You can add Highlight points to your chart and set their size, then you can set the colours for each of the progress lines; there are colour options for up to five different graphs. The final settings are for the Stroke Width and the Stroke Colour.

RWExtras' Line Graph will enhance the display of your financial records, your project's progress, weather data from the last ten years, or whatever else you can pack into a CSV file, in an informative fashion and has the advantage of being extremely simple to set up.

CSV To Table

While I was writing the above, Will was hard at work updating yet another stack. CSV To Table is also stack that will present project details to your visitors, but this time using a more sober display method.

RWExtras' CSV To Table does exactly what its name says, it takes a CSV file and presents the data as a table. More useful than a line chart, if you need compare details more easily.

Once again, all you need to do is link a CSV file in the settings panel and your file will be displayed in a clean table. CSV To Table automatically assumes that the first row of information is a header and underlays the first line in the table with colour, this can of course be changed in the settings panel.


This is part of the same content as the donations chart above.

The first setting in the settings panel is CSV File (set link); the second setting is (minimum) Column Width.

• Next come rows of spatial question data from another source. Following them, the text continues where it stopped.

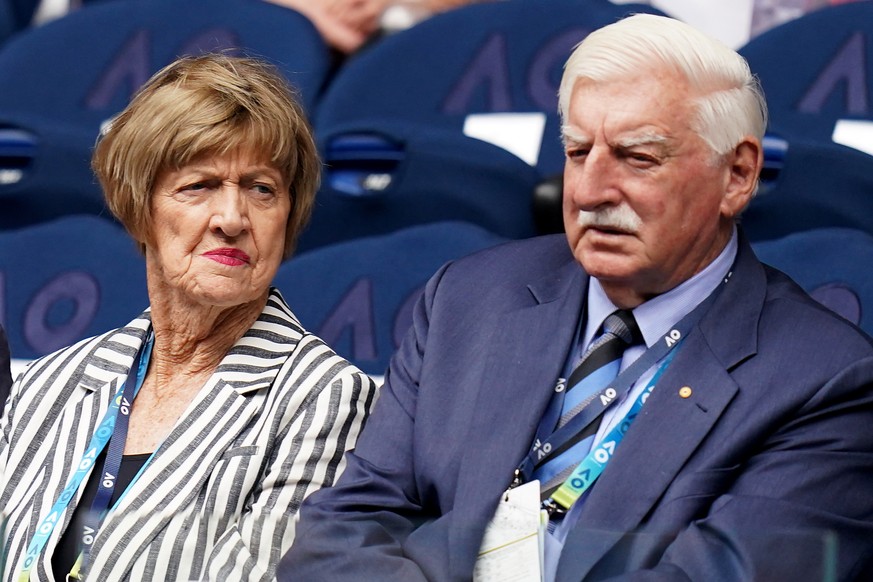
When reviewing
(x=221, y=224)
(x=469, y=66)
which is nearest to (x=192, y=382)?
(x=221, y=224)

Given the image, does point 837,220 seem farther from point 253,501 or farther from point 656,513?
point 253,501

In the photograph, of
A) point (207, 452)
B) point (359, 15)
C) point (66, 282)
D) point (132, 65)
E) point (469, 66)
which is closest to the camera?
point (207, 452)

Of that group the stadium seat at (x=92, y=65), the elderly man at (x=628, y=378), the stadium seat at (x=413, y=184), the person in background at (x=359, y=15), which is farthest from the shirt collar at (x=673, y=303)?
the person in background at (x=359, y=15)

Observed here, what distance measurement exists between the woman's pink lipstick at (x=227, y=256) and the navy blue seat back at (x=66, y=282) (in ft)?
2.10

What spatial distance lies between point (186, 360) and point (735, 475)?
0.76 m

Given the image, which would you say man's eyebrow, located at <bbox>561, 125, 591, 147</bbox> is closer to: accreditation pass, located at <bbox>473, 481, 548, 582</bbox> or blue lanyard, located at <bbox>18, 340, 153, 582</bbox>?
accreditation pass, located at <bbox>473, 481, 548, 582</bbox>

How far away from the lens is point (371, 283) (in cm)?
235

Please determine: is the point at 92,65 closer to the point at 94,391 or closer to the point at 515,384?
the point at 94,391

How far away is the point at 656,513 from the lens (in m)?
1.51

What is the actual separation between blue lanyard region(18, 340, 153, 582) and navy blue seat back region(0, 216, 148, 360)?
54 centimetres

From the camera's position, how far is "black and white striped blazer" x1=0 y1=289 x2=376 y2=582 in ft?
5.37

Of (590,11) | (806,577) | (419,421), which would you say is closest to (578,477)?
(419,421)

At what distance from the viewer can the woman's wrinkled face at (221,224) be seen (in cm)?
180

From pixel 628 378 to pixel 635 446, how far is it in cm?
10
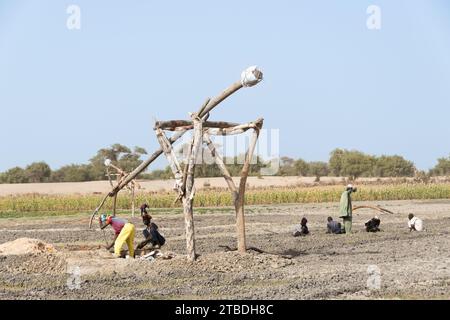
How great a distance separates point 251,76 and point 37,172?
81.5m

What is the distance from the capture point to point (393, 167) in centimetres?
8925

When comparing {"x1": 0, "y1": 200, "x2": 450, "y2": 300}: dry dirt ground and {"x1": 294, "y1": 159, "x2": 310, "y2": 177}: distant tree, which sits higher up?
{"x1": 294, "y1": 159, "x2": 310, "y2": 177}: distant tree

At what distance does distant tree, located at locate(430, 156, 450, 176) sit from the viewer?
3541 inches

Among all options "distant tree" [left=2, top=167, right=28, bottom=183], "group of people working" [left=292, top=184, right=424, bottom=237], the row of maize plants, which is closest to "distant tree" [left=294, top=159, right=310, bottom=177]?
"distant tree" [left=2, top=167, right=28, bottom=183]

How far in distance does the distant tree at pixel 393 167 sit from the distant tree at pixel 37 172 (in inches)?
1572

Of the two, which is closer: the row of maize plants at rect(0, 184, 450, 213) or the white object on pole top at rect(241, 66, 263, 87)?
the white object on pole top at rect(241, 66, 263, 87)

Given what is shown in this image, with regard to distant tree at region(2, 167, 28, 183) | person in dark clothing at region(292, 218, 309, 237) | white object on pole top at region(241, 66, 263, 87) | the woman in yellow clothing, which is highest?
white object on pole top at region(241, 66, 263, 87)

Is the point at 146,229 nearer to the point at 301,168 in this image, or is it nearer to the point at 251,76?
the point at 251,76

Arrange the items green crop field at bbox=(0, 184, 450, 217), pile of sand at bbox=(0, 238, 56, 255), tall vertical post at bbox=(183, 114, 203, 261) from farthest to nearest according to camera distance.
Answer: green crop field at bbox=(0, 184, 450, 217), pile of sand at bbox=(0, 238, 56, 255), tall vertical post at bbox=(183, 114, 203, 261)

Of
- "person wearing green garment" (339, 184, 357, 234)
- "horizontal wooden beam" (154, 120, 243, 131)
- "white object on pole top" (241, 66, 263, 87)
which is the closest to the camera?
"white object on pole top" (241, 66, 263, 87)

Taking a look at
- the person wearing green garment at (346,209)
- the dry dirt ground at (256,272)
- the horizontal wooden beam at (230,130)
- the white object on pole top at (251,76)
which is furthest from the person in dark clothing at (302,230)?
the white object on pole top at (251,76)

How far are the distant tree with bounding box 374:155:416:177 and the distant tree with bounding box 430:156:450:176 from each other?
303cm

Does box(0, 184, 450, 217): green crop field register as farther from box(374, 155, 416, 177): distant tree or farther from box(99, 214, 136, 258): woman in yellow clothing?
box(374, 155, 416, 177): distant tree

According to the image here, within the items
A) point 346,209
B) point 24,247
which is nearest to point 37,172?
point 346,209
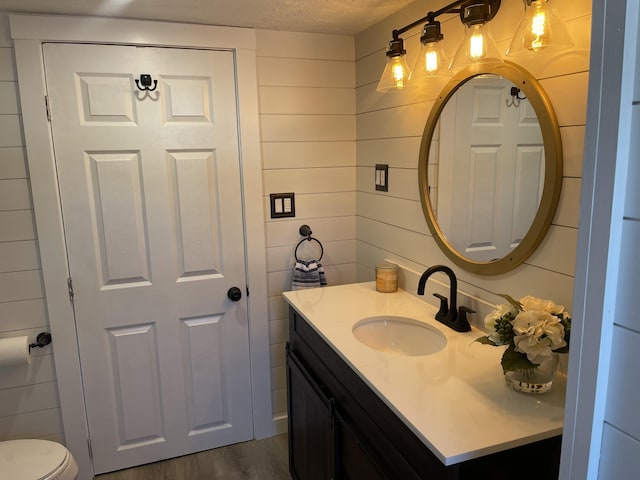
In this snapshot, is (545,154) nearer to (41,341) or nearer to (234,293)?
(234,293)

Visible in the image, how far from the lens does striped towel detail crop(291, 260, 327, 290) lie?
2.38 metres

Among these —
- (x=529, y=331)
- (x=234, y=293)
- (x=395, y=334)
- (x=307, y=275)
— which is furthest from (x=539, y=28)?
(x=234, y=293)

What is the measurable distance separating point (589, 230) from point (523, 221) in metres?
0.73

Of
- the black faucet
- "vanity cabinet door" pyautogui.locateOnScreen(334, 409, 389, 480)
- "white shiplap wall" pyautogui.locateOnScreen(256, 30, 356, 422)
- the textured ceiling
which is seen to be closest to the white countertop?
the black faucet

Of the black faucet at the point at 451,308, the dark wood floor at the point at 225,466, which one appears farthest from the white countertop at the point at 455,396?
the dark wood floor at the point at 225,466

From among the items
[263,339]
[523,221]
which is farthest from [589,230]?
[263,339]

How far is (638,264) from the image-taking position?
0.66 m

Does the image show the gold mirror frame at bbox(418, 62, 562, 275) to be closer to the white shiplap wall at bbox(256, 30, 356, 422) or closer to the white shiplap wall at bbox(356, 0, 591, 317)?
the white shiplap wall at bbox(356, 0, 591, 317)

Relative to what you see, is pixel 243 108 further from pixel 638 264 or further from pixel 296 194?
pixel 638 264

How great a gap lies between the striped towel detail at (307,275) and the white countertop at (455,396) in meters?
0.59

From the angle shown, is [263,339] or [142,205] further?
[263,339]

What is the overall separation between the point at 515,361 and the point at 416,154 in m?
1.00

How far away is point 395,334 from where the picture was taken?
1.85 m

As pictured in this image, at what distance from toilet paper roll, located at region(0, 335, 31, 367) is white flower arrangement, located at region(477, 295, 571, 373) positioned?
1.89 meters
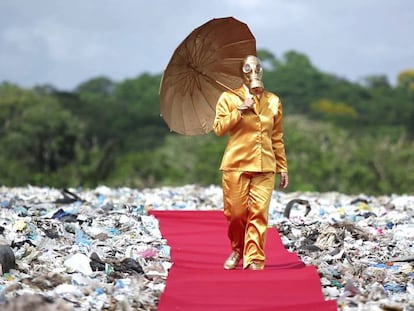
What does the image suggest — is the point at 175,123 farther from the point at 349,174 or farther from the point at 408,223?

As CSV To Table isn't a responsive stack, you'll need to play around with the Column Width, if you wish to display your data on a smaller screen. CSV TT will match its visible width to fill the container it is in; if your CSV contains mor information than can be displayed on the screen width, a scrollbar will appear underneath the table – you may want to make sure that your most important data is contained in the first columns! CSV TT's height is governed by the number of rows in the file.

The settings that follow, govern the cell Borders, The Border Size and the Border Colour. The Borders can be set to All Sides (default), Table Box Only, Horizontal, or Vertical.

The Table Fill can be set to None (default), Alternating Rows, Alternating Columns, or Solid, with options for the Colours. The (cell) Alignment is set to Left by default and the Cell Padding to 10px. The next settings are forFont Size, Line Height and (font) Colour.

Next we come to the CSV To Table Header Settings which allow for Bold Text, Disable Borders, Italic Text and the same text controls as for the cells. The First Column may also be treated as a header and has the same control settings as Header Settings once it is activated.

RWExtras' CSV To Table is a clean way to display tabular data.